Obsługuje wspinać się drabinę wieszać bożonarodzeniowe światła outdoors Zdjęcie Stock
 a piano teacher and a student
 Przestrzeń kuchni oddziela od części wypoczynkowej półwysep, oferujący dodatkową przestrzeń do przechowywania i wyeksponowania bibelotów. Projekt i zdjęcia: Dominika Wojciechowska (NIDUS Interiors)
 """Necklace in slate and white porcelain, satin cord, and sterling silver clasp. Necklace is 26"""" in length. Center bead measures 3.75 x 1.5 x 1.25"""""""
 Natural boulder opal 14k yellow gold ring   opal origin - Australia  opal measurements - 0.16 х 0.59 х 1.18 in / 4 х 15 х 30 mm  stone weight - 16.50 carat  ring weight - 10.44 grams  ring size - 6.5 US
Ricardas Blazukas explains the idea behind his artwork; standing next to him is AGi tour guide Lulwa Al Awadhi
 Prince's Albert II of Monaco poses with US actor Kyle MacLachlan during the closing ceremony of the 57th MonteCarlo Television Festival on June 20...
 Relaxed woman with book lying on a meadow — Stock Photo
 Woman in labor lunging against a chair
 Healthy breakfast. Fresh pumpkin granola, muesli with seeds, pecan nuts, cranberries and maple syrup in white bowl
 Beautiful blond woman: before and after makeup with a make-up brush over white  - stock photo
**********
What the exercise asks: Look back at the entries above and repeat, unchanged, every line from the line holding "Natural boulder opal" through the line holding "Woman in labor lunging against a chair".

Output for this task:
 Natural boulder opal 14k yellow gold ring   opal origin - Australia  opal measurements - 0.16 х 0.59 х 1.18 in / 4 х 15 х 30 mm  stone weight - 16.50 carat  ring weight - 10.44 grams  ring size - 6.5 US
Ricardas Blazukas explains the idea behind his artwork; standing next to him is AGi tour guide Lulwa Al Awadhi
 Prince's Albert II of Monaco poses with US actor Kyle MacLachlan during the closing ceremony of the 57th MonteCarlo Television Festival on June 20...
 Relaxed woman with book lying on a meadow — Stock Photo
 Woman in labor lunging against a chair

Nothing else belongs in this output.